Michelle Bowman, Speech: Brief Remarks on the Economy and Bank Supervision
Fed Funds
“In recent months, we’ve seen a decline in some measures of inflation but we have a lot more work to do, so I expect the FOMC will continue raising interest rates to tighten monetary policy, as we stated after our December meeting.2 My views on the appropriate size of future rate increases and on the ultimate level of the federal funds rate will continue to be guided by the incoming data and its implications for the outlook for inflation and economic activity.”
Inflation
“I will be looking for compelling signs that inflation has peaked and for more consistent indications that inflation is on a downward path, in determining both the appropriate size of future rate increases and the level at which the federal funds rate is sufficiently restrictive.
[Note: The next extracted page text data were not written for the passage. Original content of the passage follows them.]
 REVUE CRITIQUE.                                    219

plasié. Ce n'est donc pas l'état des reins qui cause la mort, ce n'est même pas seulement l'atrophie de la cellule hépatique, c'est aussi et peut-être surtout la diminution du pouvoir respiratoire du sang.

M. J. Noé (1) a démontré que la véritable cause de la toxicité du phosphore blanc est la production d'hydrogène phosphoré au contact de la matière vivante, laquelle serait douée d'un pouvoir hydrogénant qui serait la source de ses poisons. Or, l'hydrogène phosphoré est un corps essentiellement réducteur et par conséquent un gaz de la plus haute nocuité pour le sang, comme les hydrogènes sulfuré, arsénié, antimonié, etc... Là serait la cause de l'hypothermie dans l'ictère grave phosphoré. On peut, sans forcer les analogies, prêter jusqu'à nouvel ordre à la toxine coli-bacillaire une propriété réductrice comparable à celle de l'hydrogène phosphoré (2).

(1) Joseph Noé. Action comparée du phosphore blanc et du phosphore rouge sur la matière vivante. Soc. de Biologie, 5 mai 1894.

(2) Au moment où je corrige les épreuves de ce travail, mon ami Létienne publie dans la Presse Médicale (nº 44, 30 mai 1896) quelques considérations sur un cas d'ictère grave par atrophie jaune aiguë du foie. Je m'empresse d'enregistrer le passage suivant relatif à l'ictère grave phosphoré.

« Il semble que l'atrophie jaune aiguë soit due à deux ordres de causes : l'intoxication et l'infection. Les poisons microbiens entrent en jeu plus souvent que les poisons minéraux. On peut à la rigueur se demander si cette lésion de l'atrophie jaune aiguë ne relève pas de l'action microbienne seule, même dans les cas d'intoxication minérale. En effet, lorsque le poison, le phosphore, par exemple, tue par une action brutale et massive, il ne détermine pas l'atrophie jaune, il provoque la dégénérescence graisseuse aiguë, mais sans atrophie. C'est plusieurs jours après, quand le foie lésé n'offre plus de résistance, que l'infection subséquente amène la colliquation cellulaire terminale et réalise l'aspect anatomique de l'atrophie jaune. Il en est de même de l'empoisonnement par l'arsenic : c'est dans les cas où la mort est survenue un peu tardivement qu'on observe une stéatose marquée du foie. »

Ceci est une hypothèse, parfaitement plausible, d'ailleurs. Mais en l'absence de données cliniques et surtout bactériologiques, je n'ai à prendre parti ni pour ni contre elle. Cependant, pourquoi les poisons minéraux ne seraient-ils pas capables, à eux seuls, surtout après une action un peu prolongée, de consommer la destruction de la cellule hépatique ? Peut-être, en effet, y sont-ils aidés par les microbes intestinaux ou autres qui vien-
I expect that once we achieve a sufficiently restrictive federal funds rate, it will need to remain at that level for some time in order to restore price stability, which will in turn help to create conditions that support a sustainably strong labor market.”
Jobs
“It is likely that as a part of this process, labor markets will soften somewhat before we bring inflation back to our 2 percent goal. While the effects of monetary policy tightening on the job market have generally been limited so far, slowing the economy will likely mean that job creation also slows. And if there are unforeseen shocks to the economy, growth may slow further. It’s important to keep in mind that there are costs and risks to tightening policy to lower inflation, but I see the costs and risks of allowing inflation to persist as far greater. These dynamics make the difficult decisions facing the FOMC even more challenging, but it is absolutely necessary that the Committee achieves our goal of price stability.”